Some combinations rely on the power of addition: One treatment takes aim at a particular weakness of cancer cells, while its companion treatment targets another. Others — which are thought to hold the greatest potential — work synergistically, one therapy making the tumor more vulnerable to attack by the other.


Dana-Farber researchers are designing, leading, and participating in dozens of trials of immunotherapy in tandem with other treatments. Many of these trials are newly opened, some are well under way, some are closed and their data being analyzed, and some are in the planning stages. Together they offer a mosaic of the variety of combinations being studied and an early inkling of their effectiveness.


Here is a sampling of such trials at Dana-Farber, illustrating the range of approaches currently being explored.


Immunotherapy Plus Chemotherapy

It was initially thought that chemotherapy and immunotherapy would make a good couple because the killing of tumor cells by chemotherapy can lead to the exposure of substances called neoantigens. The disclosure of these structures, which arise from mutations and other changes within cancer cells, can spark an immune attack on the cells. Research has shown that other, more powerful, mechanisms are also at work.

Leena Gandhi, MD, PhD


Leena Gandhi, MD, PhD, director of Dana-Farber's Center for Cancer Therapeutic Innovation, explains: "Many chemotherapies cause tumor cells to lyse, or disintegrate, which exposes neoantigens [which can be recognized as 'foreign' by the immune system]. The immune system responds by expanding the population of T cells that recognize those antigens. Some chemotherapy agents can also trigger an increase in inflammatory factors and other stress-induced changes in the tumor microenvironment during cell killing, which cause T cells to proliferate and become active against cancer."

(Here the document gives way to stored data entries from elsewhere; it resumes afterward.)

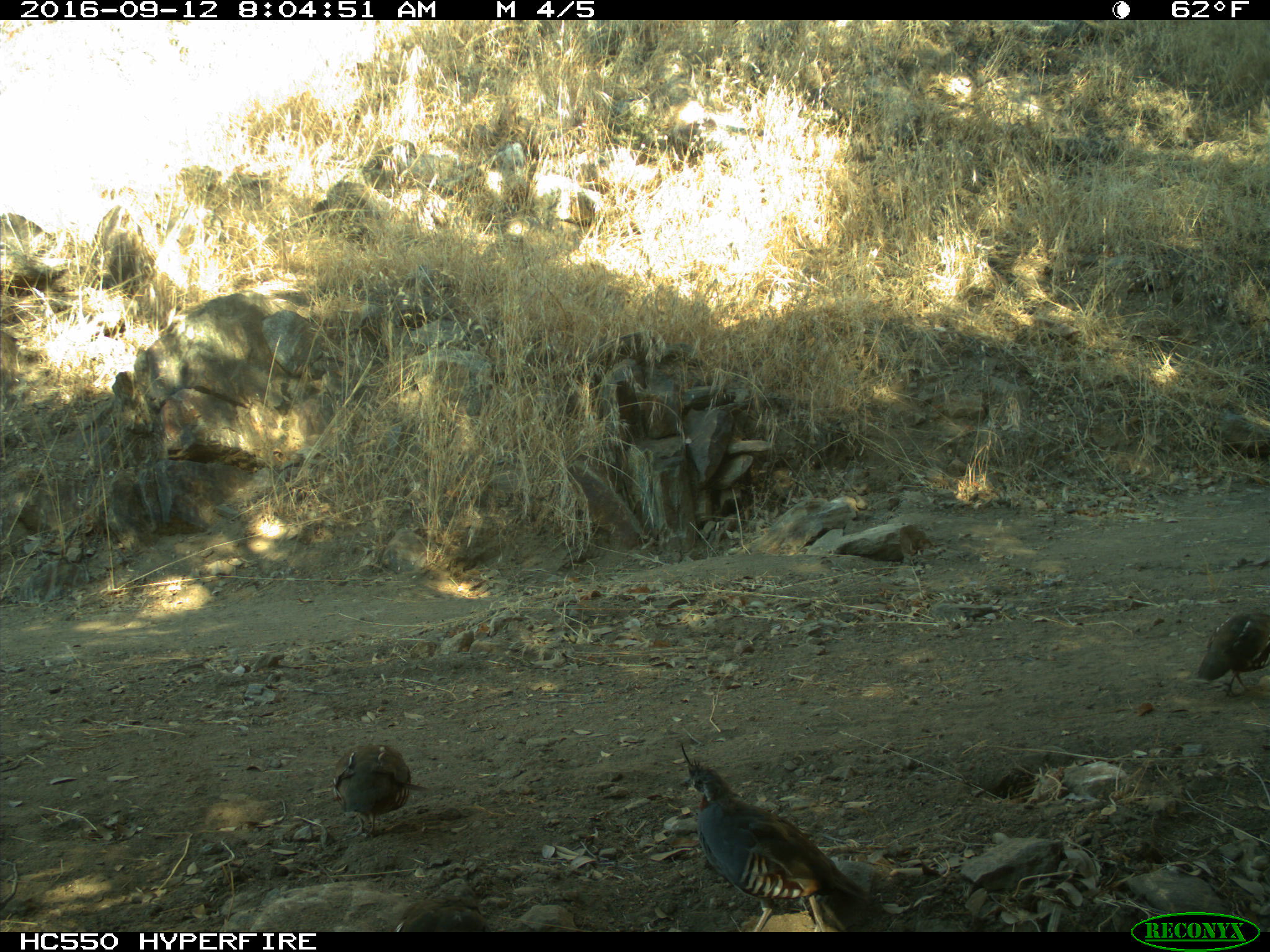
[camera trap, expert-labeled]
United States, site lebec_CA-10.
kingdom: Animalia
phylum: Chordata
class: Aves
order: Galliformes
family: Odontophoridae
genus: Callipepla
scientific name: Callipepla californica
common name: california quail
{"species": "Callipepla californica (california quail)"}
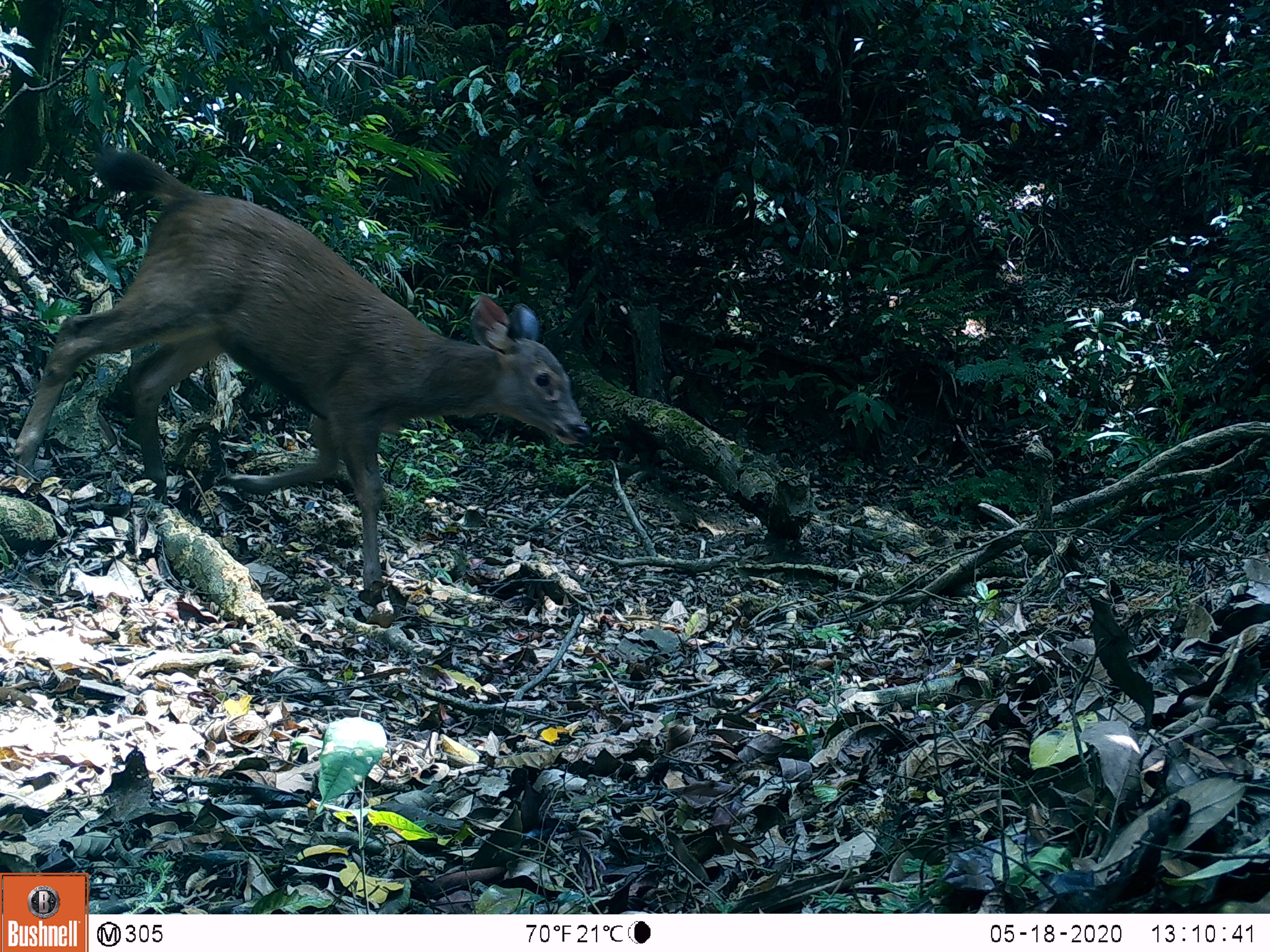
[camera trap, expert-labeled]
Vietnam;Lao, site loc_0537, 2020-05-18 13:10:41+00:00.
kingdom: Animalia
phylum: Chordata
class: Mammalia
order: Artiodactyla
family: Cervidae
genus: Rusa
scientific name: Rusa unicolor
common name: sambar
Sambar (Rusa unicolor). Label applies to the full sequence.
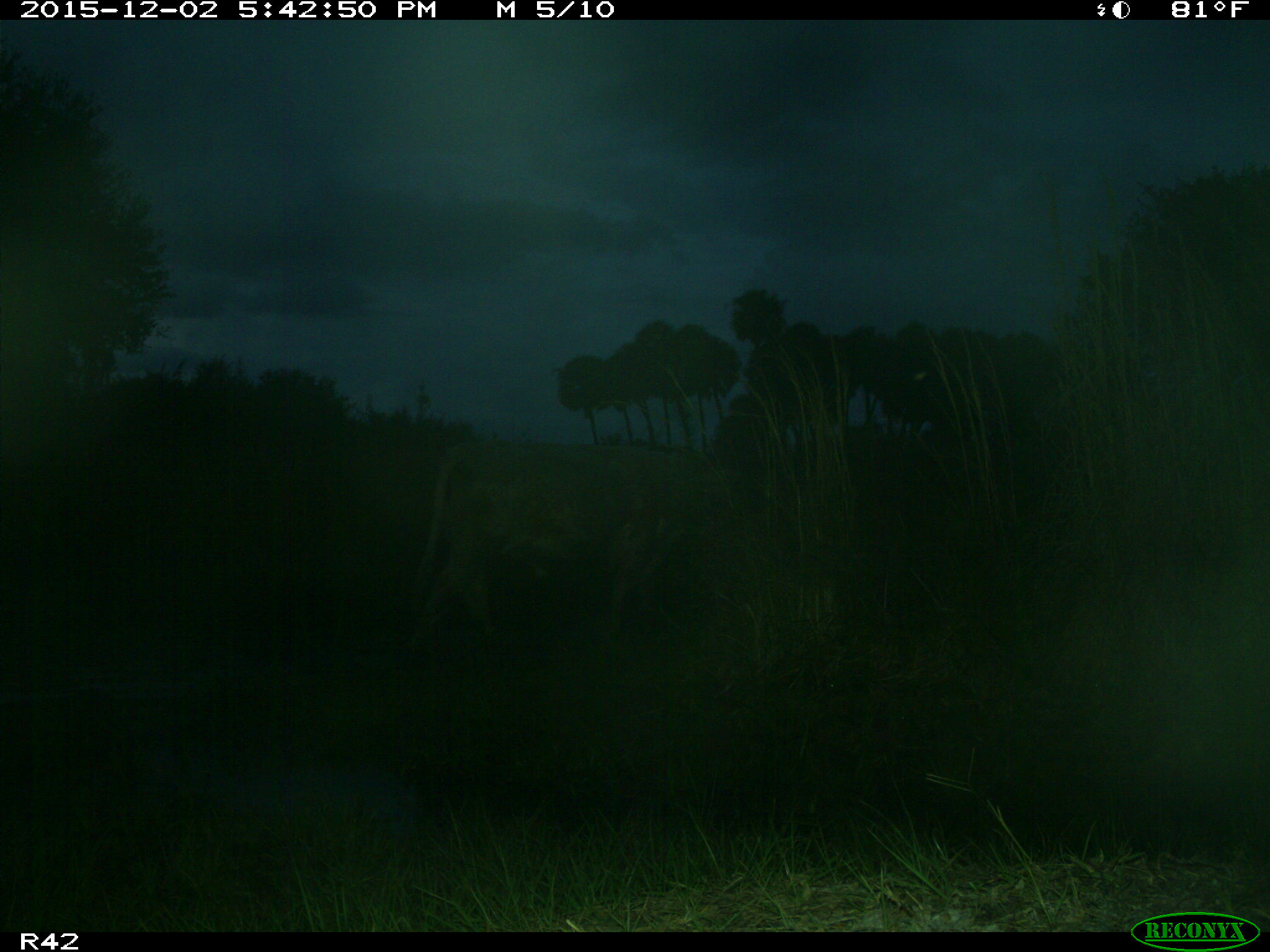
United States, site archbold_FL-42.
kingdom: Animalia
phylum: Chordata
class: Mammalia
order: Artiodactyla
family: Bovidae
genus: Bos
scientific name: Bos taurus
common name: domestic cow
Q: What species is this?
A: Bos taurus (domestic cow).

Gandhi led a pivotal phase 3 clinical trial of chemotherapy and pembrolizumab — a checkpoint inhibitor targeting the PD-L1 protein on tumor cells — in patients with non-small cell lung cancer, the most common form of lung cancer. Prior to the trial, pembrolizumab was generally reserved for patients whose tumors were high in PD-L1. The trial showed, however, that the combination significantly improved survival in all patients, regardless of whether their tumors tested positive for PD-L1. "That really changed the standard of care for this form of lung cancer," Gandhi states, "and became the gateway for many other chemotherapy combinations in many other kinds of cancers."